The economic damage is literally incalculable–millions have been plunged into desperate poverty, countless independent businesses crushed, whole industries crippled, as billionaires amassed over $1 trillion in wealth and their vehicles for enrichment–hedge funds–consolidate their dominance over our country.

A recent headline in our local paper–Hedging Bets on Water’s Future–detailed the extent of our subservience to the new financial lords. “Hedge funds and other Wall Street interests want to rewrite the ‘Law of the River’ in the Colorado River Basin and use the free market to solve the problem of scarcity–while potentially raking in immense profits”

I’m sure that letting hedge funds get their hand on our water supply will work out swimmingly. (Pun intended). Perhaps the citizens of Flint Michigan can offer up a lesson or two on such folly?

The financial world we live in is the end result of neoliberalism – a financialized world order that intends to privatize all infrastructure and create monopoly rents for transportation, education, healthcare, and let banks and hedge funds control our economy. Presently our economy is based largely on debt and asset price bubbles.

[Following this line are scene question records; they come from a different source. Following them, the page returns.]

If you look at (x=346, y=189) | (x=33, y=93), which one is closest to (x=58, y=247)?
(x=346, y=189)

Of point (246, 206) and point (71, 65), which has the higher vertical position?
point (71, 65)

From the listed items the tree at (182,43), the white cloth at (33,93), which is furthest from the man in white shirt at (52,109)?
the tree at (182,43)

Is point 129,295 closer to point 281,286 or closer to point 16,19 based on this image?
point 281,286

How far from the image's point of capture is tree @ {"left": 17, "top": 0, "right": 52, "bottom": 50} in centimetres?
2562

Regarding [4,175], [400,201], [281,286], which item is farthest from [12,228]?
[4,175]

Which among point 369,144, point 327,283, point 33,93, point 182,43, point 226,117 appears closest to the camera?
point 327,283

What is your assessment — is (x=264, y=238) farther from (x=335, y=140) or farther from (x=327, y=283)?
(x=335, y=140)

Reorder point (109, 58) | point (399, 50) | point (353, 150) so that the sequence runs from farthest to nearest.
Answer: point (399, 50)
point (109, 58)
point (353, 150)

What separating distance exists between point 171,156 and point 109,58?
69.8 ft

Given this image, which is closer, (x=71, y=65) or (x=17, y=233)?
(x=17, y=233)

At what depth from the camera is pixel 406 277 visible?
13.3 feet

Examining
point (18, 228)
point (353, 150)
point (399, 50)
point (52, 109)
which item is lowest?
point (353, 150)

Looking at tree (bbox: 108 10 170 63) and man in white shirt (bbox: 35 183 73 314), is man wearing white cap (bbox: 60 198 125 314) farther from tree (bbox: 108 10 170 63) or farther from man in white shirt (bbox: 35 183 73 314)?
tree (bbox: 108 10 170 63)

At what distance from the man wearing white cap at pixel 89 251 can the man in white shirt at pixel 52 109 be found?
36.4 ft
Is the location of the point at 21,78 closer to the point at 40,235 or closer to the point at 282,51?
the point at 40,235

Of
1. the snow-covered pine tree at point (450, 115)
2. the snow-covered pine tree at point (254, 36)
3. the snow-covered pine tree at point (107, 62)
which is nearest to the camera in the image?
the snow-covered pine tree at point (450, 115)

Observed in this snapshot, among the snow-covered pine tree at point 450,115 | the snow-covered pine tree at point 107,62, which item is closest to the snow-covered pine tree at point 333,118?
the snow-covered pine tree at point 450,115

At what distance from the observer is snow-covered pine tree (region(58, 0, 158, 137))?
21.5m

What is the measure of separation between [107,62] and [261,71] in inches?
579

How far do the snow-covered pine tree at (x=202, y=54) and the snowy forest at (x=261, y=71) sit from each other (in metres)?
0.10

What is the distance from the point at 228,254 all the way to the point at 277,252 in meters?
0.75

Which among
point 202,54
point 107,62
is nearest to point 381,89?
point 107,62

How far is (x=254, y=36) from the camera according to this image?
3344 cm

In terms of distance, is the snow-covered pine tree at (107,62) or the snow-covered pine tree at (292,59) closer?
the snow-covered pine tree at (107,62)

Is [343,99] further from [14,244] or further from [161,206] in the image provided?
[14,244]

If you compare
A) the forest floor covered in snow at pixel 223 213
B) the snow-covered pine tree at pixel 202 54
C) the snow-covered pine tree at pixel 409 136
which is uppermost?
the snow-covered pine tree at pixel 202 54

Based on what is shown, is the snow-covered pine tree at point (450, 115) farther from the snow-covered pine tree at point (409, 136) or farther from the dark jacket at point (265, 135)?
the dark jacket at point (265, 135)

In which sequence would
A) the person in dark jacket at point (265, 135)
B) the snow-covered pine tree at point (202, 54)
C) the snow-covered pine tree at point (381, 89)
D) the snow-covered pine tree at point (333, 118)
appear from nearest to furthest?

Heterodox economist Michael Hudson says that, “in the United States the center of economic planning has been shifted from Washington to Wall Street financial institutions.” These financial parasites goal is “to take it over and turn public infrastructure – the education system, healthcare, transportation and communications – into rent extraction devices. The American economy is no longer a productive economy. It is a rent-seeking economy.

All of it was brought about by decisions to favor finance over the real economy, starting with the decision to offshore American manufacturing. Offshoring served the interests of corporate executives and shareholders. The lower labor costs raised profits and, thereby, executive bonuses and the prices of the stocks, resulting in capital gains for shareholders. These benefits accrued to a small percentage of the population. For everyone else these closely held benefits imposed huge external costs many times greater than the rise in profits.

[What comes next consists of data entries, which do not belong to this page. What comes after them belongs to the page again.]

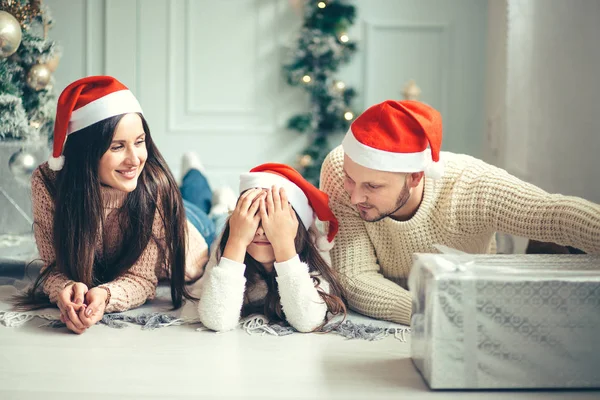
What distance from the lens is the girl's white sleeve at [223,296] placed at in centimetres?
153

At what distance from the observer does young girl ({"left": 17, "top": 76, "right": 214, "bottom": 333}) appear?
1.65 meters

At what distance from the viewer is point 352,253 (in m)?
1.79

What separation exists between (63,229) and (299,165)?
2.28 m

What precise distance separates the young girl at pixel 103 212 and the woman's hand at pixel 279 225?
0.32 metres

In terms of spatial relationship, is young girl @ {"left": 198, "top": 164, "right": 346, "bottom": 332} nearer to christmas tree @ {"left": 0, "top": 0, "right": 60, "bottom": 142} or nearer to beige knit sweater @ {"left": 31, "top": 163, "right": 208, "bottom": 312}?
beige knit sweater @ {"left": 31, "top": 163, "right": 208, "bottom": 312}

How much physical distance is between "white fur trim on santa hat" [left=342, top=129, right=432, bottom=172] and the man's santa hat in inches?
5.5

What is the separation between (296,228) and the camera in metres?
1.59

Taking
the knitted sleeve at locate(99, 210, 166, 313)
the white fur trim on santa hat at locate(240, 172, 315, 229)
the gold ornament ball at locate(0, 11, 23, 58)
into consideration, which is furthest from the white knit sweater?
the gold ornament ball at locate(0, 11, 23, 58)

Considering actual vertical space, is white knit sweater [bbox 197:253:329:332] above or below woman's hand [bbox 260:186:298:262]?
below

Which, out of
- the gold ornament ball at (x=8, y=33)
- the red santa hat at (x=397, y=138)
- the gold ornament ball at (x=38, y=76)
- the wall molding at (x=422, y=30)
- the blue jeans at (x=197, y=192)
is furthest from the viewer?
the wall molding at (x=422, y=30)

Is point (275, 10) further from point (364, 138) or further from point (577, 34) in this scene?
point (364, 138)

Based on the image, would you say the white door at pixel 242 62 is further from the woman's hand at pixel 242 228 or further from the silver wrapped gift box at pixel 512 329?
the silver wrapped gift box at pixel 512 329

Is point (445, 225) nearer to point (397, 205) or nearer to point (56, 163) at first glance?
point (397, 205)

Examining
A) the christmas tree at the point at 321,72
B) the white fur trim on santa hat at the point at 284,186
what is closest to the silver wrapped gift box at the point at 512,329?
the white fur trim on santa hat at the point at 284,186
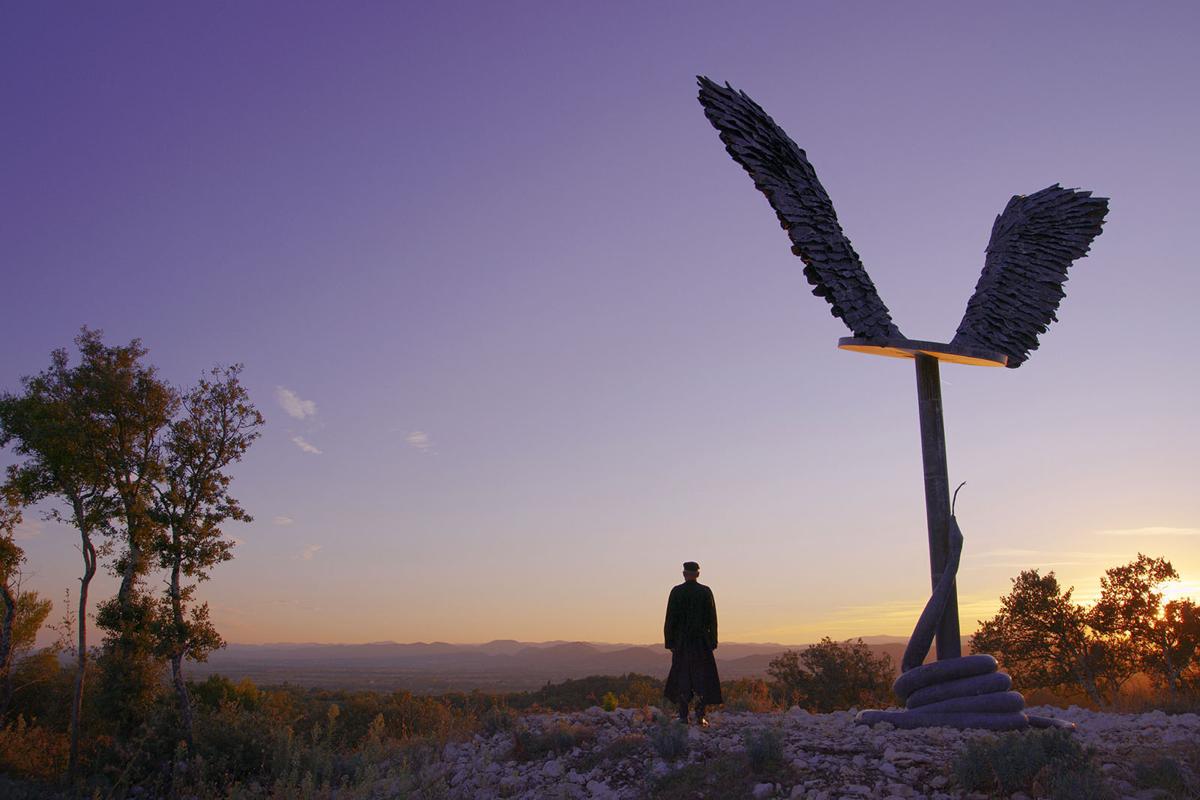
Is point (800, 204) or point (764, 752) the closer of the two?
point (764, 752)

The offshoring of high productivity, high value-added manufacturing jobs reduced American incomes, US aggregate domestic demand was impacted and economic growth fell. The Federal Reserve expanded credit and substituted an increase in consumer debt for the missing growth in consumer income, while the effective zero percent interest rates extended to Wall Street in the wake of the Crash of 2008 blew an enormous asset bubble inhaled by our ruling plutocracy.

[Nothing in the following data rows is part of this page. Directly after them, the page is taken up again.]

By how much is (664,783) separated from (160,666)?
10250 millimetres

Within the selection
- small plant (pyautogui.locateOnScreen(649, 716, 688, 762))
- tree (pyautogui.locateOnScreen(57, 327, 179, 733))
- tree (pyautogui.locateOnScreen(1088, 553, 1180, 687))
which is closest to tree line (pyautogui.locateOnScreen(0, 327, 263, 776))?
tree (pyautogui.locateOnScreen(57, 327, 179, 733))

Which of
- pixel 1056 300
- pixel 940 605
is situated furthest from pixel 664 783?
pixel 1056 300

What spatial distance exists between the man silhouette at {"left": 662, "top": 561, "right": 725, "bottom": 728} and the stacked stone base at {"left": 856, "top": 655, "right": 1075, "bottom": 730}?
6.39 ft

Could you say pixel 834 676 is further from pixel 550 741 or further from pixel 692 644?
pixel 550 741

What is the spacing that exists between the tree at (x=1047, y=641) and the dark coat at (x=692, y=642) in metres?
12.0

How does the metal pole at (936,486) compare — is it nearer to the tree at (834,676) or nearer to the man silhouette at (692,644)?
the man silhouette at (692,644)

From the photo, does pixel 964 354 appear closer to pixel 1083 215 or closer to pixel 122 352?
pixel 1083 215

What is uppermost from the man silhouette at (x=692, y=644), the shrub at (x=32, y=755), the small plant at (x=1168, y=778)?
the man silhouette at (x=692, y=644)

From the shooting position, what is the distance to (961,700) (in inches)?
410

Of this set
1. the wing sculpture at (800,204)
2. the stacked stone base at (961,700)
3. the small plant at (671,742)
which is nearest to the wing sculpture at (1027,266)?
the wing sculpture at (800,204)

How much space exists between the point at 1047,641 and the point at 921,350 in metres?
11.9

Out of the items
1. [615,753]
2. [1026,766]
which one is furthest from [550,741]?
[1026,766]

As incomes fell for the bulk of the American population, incomes rose for the financial 1%. Income and wealth gains have been concentrated at the top resulting in the United States today having one of the most unequal distributions of income and wealth in the world.

This is the milieu we inhabit. A hedge fund nation, where the well-heeled perpetrators–the ones who crash our economy and invade and destroy countries–fail upwards, while the rest of us sink downwards.

Update: Chris Arnade, who writes of the devastation visited on our country by the economic sociopaths, predicts where this all goes.

“The lesson taken away by those losers, and everyone else not on Wall Street, is more important, insightful, and dangerous though. It will be that there isn’t a meritocracy, or at least a justified one. It will be that everyone is just playing games. Those at the top get to dress up their game, even though it is destructive to everyone else, as legitimate, call playing it a career, and get rewarded mightily for it. Others, like them, have to make it a hobby, and even though it is just harmless fun, get scolded for it.

This will harden a cynicism that already exists in large parts of America. A cynicism that will convince more and more people to play all of their life, recklessly. To do what is known in gaming circles, as Int-ing, or Intentionally dying. Running madly at the boss, unworried if they are going to lose, suffer, or die.

Because if you are not going to be allowed to win a rigged game, you might as well ruin it, and extract just a tiny moment of joy from that.”